Jun 112015
 


I just saw that Ornette Coleman has died. I’m not a jazzbo by any means, but he’s one of 3 jazz artists (mid-’60s John Coltrane and Bitches Brew-era Miles Davis) who first opened my thick head to the genre. I still think there’s something special about him, a floating, open quality to his music that goes down easy for me, that doesn’t raise my suspicions over the motives of those jazz chord–playing cats who’d previously failed to move me.

“I don’t want them to follow me,” he explained. “I want them to follow themselves, but to be with me.”

I will likely never understand the theory behind jazz music and Coleman’s harmelodics concept, but it felt like he and his bandmates were playing bits and pieces of nursery songs, devoid of the context of chords. Too much about life is surrounded by context, surrounded by chords.

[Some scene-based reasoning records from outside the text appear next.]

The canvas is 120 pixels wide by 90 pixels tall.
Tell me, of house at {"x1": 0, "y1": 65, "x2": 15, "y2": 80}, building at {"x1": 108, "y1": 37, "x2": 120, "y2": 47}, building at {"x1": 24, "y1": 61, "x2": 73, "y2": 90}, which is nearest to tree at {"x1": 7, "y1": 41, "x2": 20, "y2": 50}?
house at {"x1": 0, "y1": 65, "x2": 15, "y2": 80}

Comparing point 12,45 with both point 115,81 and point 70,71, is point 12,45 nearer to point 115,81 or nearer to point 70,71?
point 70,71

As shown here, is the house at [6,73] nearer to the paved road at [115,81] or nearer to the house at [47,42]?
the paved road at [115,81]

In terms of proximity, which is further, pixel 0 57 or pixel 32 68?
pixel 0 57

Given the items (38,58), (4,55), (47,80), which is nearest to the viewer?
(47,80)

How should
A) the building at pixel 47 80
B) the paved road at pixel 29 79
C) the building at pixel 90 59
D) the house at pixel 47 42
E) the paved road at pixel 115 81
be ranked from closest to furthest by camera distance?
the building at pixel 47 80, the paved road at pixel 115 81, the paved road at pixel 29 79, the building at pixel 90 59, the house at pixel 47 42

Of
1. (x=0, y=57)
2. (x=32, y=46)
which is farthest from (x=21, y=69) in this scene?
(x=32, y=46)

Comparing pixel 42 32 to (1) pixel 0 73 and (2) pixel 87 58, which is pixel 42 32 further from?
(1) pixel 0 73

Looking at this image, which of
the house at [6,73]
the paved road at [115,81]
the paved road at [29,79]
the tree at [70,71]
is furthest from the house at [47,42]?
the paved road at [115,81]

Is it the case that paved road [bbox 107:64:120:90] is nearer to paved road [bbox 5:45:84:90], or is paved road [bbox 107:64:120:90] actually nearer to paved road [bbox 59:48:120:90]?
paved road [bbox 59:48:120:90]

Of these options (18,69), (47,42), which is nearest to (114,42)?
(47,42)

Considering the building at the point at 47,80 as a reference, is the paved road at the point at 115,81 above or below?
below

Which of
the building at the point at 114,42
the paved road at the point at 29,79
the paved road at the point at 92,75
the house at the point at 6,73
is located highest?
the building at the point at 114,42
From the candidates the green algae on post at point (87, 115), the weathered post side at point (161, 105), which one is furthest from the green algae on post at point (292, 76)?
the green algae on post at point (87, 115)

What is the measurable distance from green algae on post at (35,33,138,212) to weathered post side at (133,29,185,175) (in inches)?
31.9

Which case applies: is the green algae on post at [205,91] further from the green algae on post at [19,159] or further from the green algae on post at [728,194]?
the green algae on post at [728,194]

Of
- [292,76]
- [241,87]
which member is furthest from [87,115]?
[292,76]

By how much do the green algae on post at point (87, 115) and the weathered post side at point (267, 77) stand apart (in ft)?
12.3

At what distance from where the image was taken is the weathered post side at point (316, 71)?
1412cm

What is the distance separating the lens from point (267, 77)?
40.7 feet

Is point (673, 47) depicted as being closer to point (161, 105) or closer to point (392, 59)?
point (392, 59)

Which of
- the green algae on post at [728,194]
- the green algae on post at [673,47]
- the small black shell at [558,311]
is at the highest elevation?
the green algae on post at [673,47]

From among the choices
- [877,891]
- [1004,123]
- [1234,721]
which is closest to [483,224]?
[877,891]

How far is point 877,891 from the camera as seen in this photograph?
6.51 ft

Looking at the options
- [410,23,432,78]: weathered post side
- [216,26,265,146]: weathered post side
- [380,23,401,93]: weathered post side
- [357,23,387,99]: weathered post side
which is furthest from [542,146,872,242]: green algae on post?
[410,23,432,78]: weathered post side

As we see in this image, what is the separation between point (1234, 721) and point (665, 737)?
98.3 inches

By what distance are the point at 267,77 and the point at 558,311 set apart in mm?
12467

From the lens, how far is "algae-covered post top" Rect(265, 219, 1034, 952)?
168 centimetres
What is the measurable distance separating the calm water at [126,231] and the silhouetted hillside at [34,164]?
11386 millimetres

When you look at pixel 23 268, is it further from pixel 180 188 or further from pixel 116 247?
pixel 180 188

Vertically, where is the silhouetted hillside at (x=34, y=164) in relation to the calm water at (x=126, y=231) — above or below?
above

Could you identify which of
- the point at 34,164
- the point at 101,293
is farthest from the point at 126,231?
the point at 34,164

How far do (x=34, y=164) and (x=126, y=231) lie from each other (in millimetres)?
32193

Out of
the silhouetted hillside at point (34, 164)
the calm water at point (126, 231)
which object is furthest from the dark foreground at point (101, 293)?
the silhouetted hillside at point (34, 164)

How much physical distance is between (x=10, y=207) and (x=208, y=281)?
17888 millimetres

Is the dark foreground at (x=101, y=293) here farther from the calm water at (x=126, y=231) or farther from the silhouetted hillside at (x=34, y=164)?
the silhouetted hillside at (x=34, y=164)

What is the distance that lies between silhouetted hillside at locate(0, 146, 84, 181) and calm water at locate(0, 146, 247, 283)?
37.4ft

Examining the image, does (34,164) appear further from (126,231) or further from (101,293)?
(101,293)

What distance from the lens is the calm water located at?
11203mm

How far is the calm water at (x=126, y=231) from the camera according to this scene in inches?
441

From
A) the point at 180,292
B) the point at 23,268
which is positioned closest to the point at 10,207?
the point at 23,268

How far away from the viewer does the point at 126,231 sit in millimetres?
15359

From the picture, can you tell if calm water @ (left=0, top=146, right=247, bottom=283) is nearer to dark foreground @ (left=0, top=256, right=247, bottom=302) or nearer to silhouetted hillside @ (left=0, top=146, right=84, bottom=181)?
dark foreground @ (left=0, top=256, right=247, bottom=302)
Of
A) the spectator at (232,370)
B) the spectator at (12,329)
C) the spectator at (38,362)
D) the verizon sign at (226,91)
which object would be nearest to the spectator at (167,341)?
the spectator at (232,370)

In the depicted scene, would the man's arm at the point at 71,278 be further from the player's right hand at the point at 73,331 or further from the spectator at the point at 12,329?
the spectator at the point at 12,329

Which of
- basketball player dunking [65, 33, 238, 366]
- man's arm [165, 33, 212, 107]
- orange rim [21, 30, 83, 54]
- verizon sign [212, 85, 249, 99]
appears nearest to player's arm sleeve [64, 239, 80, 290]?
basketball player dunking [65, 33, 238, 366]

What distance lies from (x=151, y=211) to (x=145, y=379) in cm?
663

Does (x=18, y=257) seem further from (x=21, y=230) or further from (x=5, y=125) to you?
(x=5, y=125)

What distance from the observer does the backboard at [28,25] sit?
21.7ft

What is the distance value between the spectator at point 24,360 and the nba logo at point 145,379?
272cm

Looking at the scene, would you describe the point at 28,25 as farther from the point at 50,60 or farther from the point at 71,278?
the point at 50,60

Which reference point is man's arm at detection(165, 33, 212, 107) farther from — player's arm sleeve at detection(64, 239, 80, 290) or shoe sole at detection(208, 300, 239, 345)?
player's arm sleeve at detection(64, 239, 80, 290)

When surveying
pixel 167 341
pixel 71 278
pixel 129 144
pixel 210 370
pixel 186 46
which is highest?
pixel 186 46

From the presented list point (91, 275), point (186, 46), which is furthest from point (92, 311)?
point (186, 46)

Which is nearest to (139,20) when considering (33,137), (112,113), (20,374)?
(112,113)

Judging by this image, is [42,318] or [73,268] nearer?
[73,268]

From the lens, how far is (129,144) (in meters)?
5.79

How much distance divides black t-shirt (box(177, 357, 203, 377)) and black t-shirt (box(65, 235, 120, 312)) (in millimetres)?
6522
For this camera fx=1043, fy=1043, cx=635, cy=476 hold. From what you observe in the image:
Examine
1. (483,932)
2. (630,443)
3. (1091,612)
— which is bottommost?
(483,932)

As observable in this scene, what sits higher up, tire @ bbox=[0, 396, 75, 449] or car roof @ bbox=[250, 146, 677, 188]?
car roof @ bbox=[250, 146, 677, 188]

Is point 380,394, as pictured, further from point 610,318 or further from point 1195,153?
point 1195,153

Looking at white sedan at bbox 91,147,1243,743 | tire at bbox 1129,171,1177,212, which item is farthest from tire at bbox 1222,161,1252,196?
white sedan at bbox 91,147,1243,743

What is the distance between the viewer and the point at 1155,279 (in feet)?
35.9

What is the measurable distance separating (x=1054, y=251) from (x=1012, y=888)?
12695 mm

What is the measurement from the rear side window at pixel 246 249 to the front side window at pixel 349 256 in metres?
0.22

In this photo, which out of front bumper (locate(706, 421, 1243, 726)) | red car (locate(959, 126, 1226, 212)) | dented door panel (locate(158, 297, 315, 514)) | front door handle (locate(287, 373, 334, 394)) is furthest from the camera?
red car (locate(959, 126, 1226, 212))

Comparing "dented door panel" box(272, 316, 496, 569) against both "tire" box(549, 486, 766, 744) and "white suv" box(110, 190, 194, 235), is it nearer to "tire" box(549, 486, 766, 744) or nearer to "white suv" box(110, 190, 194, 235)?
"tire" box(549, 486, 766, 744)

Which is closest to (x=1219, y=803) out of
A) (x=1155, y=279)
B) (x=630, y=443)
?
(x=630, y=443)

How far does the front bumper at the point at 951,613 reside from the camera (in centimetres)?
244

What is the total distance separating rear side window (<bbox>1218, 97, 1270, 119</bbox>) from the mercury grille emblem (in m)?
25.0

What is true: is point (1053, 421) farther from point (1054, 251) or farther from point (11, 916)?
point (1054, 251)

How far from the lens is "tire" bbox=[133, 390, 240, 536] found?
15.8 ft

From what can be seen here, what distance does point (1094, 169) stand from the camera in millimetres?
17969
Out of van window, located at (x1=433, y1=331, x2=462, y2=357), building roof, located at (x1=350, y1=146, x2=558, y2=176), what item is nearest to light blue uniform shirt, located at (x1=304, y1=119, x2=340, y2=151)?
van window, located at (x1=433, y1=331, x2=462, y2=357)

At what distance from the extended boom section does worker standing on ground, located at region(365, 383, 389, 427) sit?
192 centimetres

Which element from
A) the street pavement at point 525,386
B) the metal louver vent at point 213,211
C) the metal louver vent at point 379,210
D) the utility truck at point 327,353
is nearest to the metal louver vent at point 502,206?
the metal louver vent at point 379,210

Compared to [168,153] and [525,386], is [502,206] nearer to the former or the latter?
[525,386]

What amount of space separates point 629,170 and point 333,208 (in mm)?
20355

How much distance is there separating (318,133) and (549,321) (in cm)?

I still find it exciting to hear he and his mates blurt out their little sing-songy melodies. Sometimes they’re in unison, sometimes not. When the music of Ornette really works for me, it just sounds like kids playing on a schoolyard. “Ramblin’,” for instance, is like the sound of kids jumping rope or playing hopscotch.

It wasn’t always jump rope and hopscotch for Coleman. Another favorite is “Sadness,” from the stark Town Hall, 1962 album.